Neue Cashkurs*Trends-Ausgabe
Videospiele und virtuelle Zusatzinhalte: Raus aus der Schmuddelecke
Liebe Leserinnen, liebe Leser,
die Welt wird immer verrückter – mag man meinen. Kaum jemand ist mehr bereit Geld für eine Musik-CD oder eine Zeitung auszugeben, aber für ein virtuelles Schwert, eine nicht existierende Schatzkiste oder einen Zauberspruch (der an der U-Bahn-Haltestelle ganz sicher nicht funktioniert) werden Millionen ausgegeben. Verrückt? Nein, nur die neue Normalität. Niemand würde für ein Handyspiel 90 Euro ausgeben. Aber ein kostenloses Spiel von dem alle erzählen, wie toll es ist... das kann man ja mal ausprobieren. Kostet ja nix.... Nach einigen Stunden – das Spiel hat einen hohen Suchtfaktor – hat man die Möglichkeit einfach so weiterzukrebsen, immer wieder mal ein Spiel zu gewinnen aber auch 2 zu verlieren weil man eben nur die minimale Ausrüstung seiner Spielfiguren hat. Einfache Waffen, schlichte Rüstung... naja, damit lässt sich halt kein Krieg gewinnen. Wenn ich aber dieses Prunkschwert hätte, mit dem mein Gegner mich immer besiegt...das wär was... Im Onlineshop bekomme ich das für nur 100 Edelsteine. Gut, die muss ich wiederum mit echtem Geld kaufen... Umgerechnet 1 Euro. Ach was soll’s, dann kaufe ich das eben ist ja nicht viel Geld. 100 Edelsteine kosten 1 Euro, aber für 5 Euro krieg ich sogar 700 Edelsteine. Das lohnt sich. Also was soll’s, kaufe ich eben für 5€ 700 Edelsteine. Wow, jetzt kann ich mir auch noch den Lederschild kaufen...
So beginnt es meistens und man ist ehe man es sich versieht in einer der raffiniertesten Marketingmaschinen der Neuzeit verfangen aus der man kaum mehr rausfindet. Die Spiele machen süchtig, wie selbst der Jugendschutz längst feststellt. Ständig werden neue noch bessere Waffen und Zubehörteile angeboten. Drei Spielrunden am Tag darf man kostenlos spielen. Die nächste, man will ja jetzt nicht aufhören, kostet ja nur 18 Cent.... Unversehens steigern sich die Kosten für manchen Spielbegeisterten auf dreistellige Beträge...im Monat! Für ein Handyspiel, in dem er NICHTS gewinnen kann, außer Spielspaß. Keiner wäre bereit auch nur 59 € für die Anschaffung eines solchen Spiels auszugeben, wenn dafür alles weitere kostenlos wäre. Aber hunderte von Euro in vermeintlich homöopathischen Dosen sind offenkundig kein Problem.
Das ist vollkommen legitim und auch nicht zu beanstanden. Die Industrie bietet den Leuten das, was sie offenkundig wollen, befriedigt Sehnsüchte und Wünsche. Niemand ist gezwungen, sich darauf einzulassen. Die Lebenswelt verlagert sich immer mehr ins Digitale. Menschen in unserer Umgebung versinken für Stunden im digitalen Universum und nichts davon ist real, anfassbar. Alles digitale Seifenblasen, die nur in unserem Gehirn existieren. Aber war das früher mit Kinofilmen und Buchinhalten anders?

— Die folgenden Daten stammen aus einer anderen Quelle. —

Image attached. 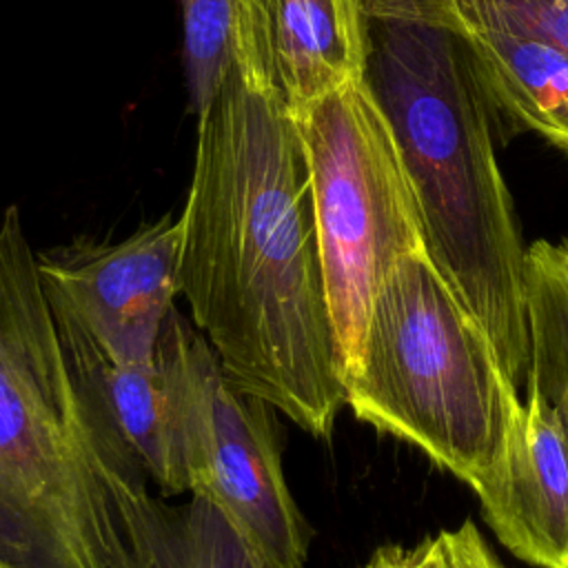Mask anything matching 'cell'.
I'll list each match as a JSON object with an SVG mask.
<instances>
[{"mask_svg": "<svg viewBox=\"0 0 568 568\" xmlns=\"http://www.w3.org/2000/svg\"><path fill=\"white\" fill-rule=\"evenodd\" d=\"M226 75L197 118L180 295L226 375L313 437L346 406L308 164L262 0H240Z\"/></svg>", "mask_w": 568, "mask_h": 568, "instance_id": "cell-1", "label": "cell"}, {"mask_svg": "<svg viewBox=\"0 0 568 568\" xmlns=\"http://www.w3.org/2000/svg\"><path fill=\"white\" fill-rule=\"evenodd\" d=\"M160 501L78 377L18 206L0 220V557L149 568Z\"/></svg>", "mask_w": 568, "mask_h": 568, "instance_id": "cell-2", "label": "cell"}, {"mask_svg": "<svg viewBox=\"0 0 568 568\" xmlns=\"http://www.w3.org/2000/svg\"><path fill=\"white\" fill-rule=\"evenodd\" d=\"M364 84L395 138L424 251L486 331L504 375L530 373L526 248L495 153L497 113L464 40L406 0H362Z\"/></svg>", "mask_w": 568, "mask_h": 568, "instance_id": "cell-3", "label": "cell"}, {"mask_svg": "<svg viewBox=\"0 0 568 568\" xmlns=\"http://www.w3.org/2000/svg\"><path fill=\"white\" fill-rule=\"evenodd\" d=\"M346 406L468 486L504 453L519 390L468 306L426 251L382 280L346 379Z\"/></svg>", "mask_w": 568, "mask_h": 568, "instance_id": "cell-4", "label": "cell"}, {"mask_svg": "<svg viewBox=\"0 0 568 568\" xmlns=\"http://www.w3.org/2000/svg\"><path fill=\"white\" fill-rule=\"evenodd\" d=\"M311 175L331 317L346 379L386 273L424 251L395 138L364 80L293 115Z\"/></svg>", "mask_w": 568, "mask_h": 568, "instance_id": "cell-5", "label": "cell"}, {"mask_svg": "<svg viewBox=\"0 0 568 568\" xmlns=\"http://www.w3.org/2000/svg\"><path fill=\"white\" fill-rule=\"evenodd\" d=\"M186 493L213 504L262 568H306L313 530L282 468L273 406L240 388L178 308L158 344Z\"/></svg>", "mask_w": 568, "mask_h": 568, "instance_id": "cell-6", "label": "cell"}, {"mask_svg": "<svg viewBox=\"0 0 568 568\" xmlns=\"http://www.w3.org/2000/svg\"><path fill=\"white\" fill-rule=\"evenodd\" d=\"M182 217L164 213L118 242L75 237L36 253L51 306L118 364H153L180 295Z\"/></svg>", "mask_w": 568, "mask_h": 568, "instance_id": "cell-7", "label": "cell"}, {"mask_svg": "<svg viewBox=\"0 0 568 568\" xmlns=\"http://www.w3.org/2000/svg\"><path fill=\"white\" fill-rule=\"evenodd\" d=\"M524 393L504 453L470 488L510 555L535 568H568V419L537 386Z\"/></svg>", "mask_w": 568, "mask_h": 568, "instance_id": "cell-8", "label": "cell"}, {"mask_svg": "<svg viewBox=\"0 0 568 568\" xmlns=\"http://www.w3.org/2000/svg\"><path fill=\"white\" fill-rule=\"evenodd\" d=\"M464 40L497 115L568 155V55L535 38L462 18L433 0H406Z\"/></svg>", "mask_w": 568, "mask_h": 568, "instance_id": "cell-9", "label": "cell"}, {"mask_svg": "<svg viewBox=\"0 0 568 568\" xmlns=\"http://www.w3.org/2000/svg\"><path fill=\"white\" fill-rule=\"evenodd\" d=\"M275 80L293 115L364 80L362 0H262Z\"/></svg>", "mask_w": 568, "mask_h": 568, "instance_id": "cell-10", "label": "cell"}, {"mask_svg": "<svg viewBox=\"0 0 568 568\" xmlns=\"http://www.w3.org/2000/svg\"><path fill=\"white\" fill-rule=\"evenodd\" d=\"M53 315L78 377L120 439L142 464L146 477L166 495L186 493V477L178 455L169 395L158 357L153 364L142 366L111 362L73 320L55 308Z\"/></svg>", "mask_w": 568, "mask_h": 568, "instance_id": "cell-11", "label": "cell"}, {"mask_svg": "<svg viewBox=\"0 0 568 568\" xmlns=\"http://www.w3.org/2000/svg\"><path fill=\"white\" fill-rule=\"evenodd\" d=\"M530 326L528 382L568 419V240H537L526 248Z\"/></svg>", "mask_w": 568, "mask_h": 568, "instance_id": "cell-12", "label": "cell"}, {"mask_svg": "<svg viewBox=\"0 0 568 568\" xmlns=\"http://www.w3.org/2000/svg\"><path fill=\"white\" fill-rule=\"evenodd\" d=\"M149 568H262L255 552L209 501L160 506Z\"/></svg>", "mask_w": 568, "mask_h": 568, "instance_id": "cell-13", "label": "cell"}, {"mask_svg": "<svg viewBox=\"0 0 568 568\" xmlns=\"http://www.w3.org/2000/svg\"><path fill=\"white\" fill-rule=\"evenodd\" d=\"M237 9L240 0H180L189 111L197 118L213 102L231 64Z\"/></svg>", "mask_w": 568, "mask_h": 568, "instance_id": "cell-14", "label": "cell"}, {"mask_svg": "<svg viewBox=\"0 0 568 568\" xmlns=\"http://www.w3.org/2000/svg\"><path fill=\"white\" fill-rule=\"evenodd\" d=\"M435 4L517 36L535 38L568 55V0H433Z\"/></svg>", "mask_w": 568, "mask_h": 568, "instance_id": "cell-15", "label": "cell"}, {"mask_svg": "<svg viewBox=\"0 0 568 568\" xmlns=\"http://www.w3.org/2000/svg\"><path fill=\"white\" fill-rule=\"evenodd\" d=\"M435 539L439 568H506L470 519L453 530H442Z\"/></svg>", "mask_w": 568, "mask_h": 568, "instance_id": "cell-16", "label": "cell"}, {"mask_svg": "<svg viewBox=\"0 0 568 568\" xmlns=\"http://www.w3.org/2000/svg\"><path fill=\"white\" fill-rule=\"evenodd\" d=\"M362 568H439L437 539L424 537L415 546H379Z\"/></svg>", "mask_w": 568, "mask_h": 568, "instance_id": "cell-17", "label": "cell"}, {"mask_svg": "<svg viewBox=\"0 0 568 568\" xmlns=\"http://www.w3.org/2000/svg\"><path fill=\"white\" fill-rule=\"evenodd\" d=\"M0 568H13V566H11V564H9V561H4V559H2V557H0Z\"/></svg>", "mask_w": 568, "mask_h": 568, "instance_id": "cell-18", "label": "cell"}]
</instances>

Dass jetzt sogar die Deutsche Börse AG in den Handel mit virtuellen Laserschwerten und ähnlichen Objekten einsteigt, ist in der Tat eine sehr gewöhnungsbedürftige Entwicklung, aber letztlich nur die logische Folge eines Trends, der gerade erst beginnt.
Es bleibt sehr schwer abzuschätzen, wer genau von diesem Megamarkt profitieren wird, denn zahllose Spieleanbieter buhlen um die Aufmerksamkeit der Spieler. Wer in den Tiefen eines Spiels gefangen ist, spielt nur in seltenen Fällen parallel ein anderes Spiel. Alles dreht sich so lange um Pokémon Go, bis ein anderes Spiel wie derzeit ClashRoyal die Gemeinschaft der Spieler in seinen Bann zieht und die Karawane weiterzieht. Ein großer und wachstumsstarker Markt mit allerdings auch vielen Konkurrenten. Hier gilt es die größten und einflussreichsten zu identifizieren.
Lassen wir uns darauf ein und versuchen auch wir unser Stück vom virtuellen Kuchen zu sichern – er macht garantiert nicht dick.